It's easy to be convinced of a diagnosis by a single two-dimensional image. Get the whole picture by obtaining additional angles.
As a boarded radiologist and experienced teleradiologist, Fetch dvm360 conference speaker Eli Cohen, DVM, DACVR, has seen his share of problematic diagnostic images. The trouble starts, he says, when you flatten a patient's 3D anatomy into a 2D frame. So, whether you're dealing with thoracic, abdominal or musculoskeletal cases, he has one overarching piece of advice: Obtain more views.
"We have to have an orthoganal view just to place things in space, much less make a diagnosis," he says.
While Dr. Cohen says some diagnoses may be made with only a lateral radiograph, there's the risk of being "rewarded for bad behavior," as he puts it.
"Maybe you make a diagnosis on that lateral radiograph but didn't appreciate what else you might have seen," he says. "So you sort of get a false sense of confidence that that single view is giving you more than it really is."
Help a teleradiologist out
In his capacity as a consulting teleradiologist, Dr. Cohen has occasionally received less-than-precise instructions as to what he's supposed to be looking for ... in the radiographs sent to him.
"[Lack of clinical context] makes life as a teleradiologist really difficult and inherently decreases the predictive value of that test because we don't know what you're looking for," he says.
Take a look at this video for his tips on getting the most out of the consultation proces.
The solution, he says, is a three-view series of images-right-lateral, left-lateral, and either ventrodorsal or dorsoventral views. This goes well beyond redundancy. Dr. Cohen considers each view a separate test, pointing to one simple reason-gravity.
Consider the thorax: Positioning patients in different recumbencies can cause the lungs, for example, to present differently. If this "dynamic airbag" is in the wrong orientation, the resulting radiograph can be physically distorted and cause elements to essentially disappear.
And it's not just incidental things you might miss, he says: "Severe pneumonia, cancer nodules, masses-those things can be virtually invisible on a single view in the down lung as that lung becomes atalectic, which will be very conspicuous on the other views."
Dr. Cohen says this can be the difference between making a diagnosis and sending a sick pet out the door.

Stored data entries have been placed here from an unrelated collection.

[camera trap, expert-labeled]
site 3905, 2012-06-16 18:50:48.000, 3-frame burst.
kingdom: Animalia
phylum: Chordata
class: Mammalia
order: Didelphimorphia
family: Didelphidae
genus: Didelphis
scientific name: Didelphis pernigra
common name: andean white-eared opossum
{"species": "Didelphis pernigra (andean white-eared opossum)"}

Influence of right versus left lateral recumbency
In the video below Dr. Cohen mentions a study of "different positioning and order of radiographs." He's referring to "Initial influence of right versus left lateral recumbency on the radiographic finding of duodenal gas on subsequent survey ventrodorsal projections of the canine abdomen" by Vander Hart and Berry.
The authors write: "Results showed that dogs first placed in left lateral recumbency were significantly more likely to have duodenal gas on the subsequent ventrodorsal and right lateral radiographic projections compared to dogs first placed in right lateral recumbency. This study emphasizes the benefit of using initial left lateral abdominal projections prior to other views for subsequent evaluation of the duodenum."
In the case of the abdomen, he says this phenomenon of shifting gases and fluids can be used to your advantage. He cites as an example the notoriously difficult-to-analyze gastrointestinal tract.
"We want to exploit gravity and gas to help outline lesions, particularly the left-lateral view, which is essential if we want to outline and assess the pylorus for outflow tracts, obstructions, foreign bodies or masses," Dr. Cohen says.
Musculoskeletal imaging also benefits from a comprehensive series.
"You could have a completely luxated joint that you can't tell on a lateral view that would only be visible on a vetrodorsal or orthogonal view," Dr. Cohen says.
Again, the method for proper diagnosis is centered, collimated views of the area of concern, he says.
Watch the video for more.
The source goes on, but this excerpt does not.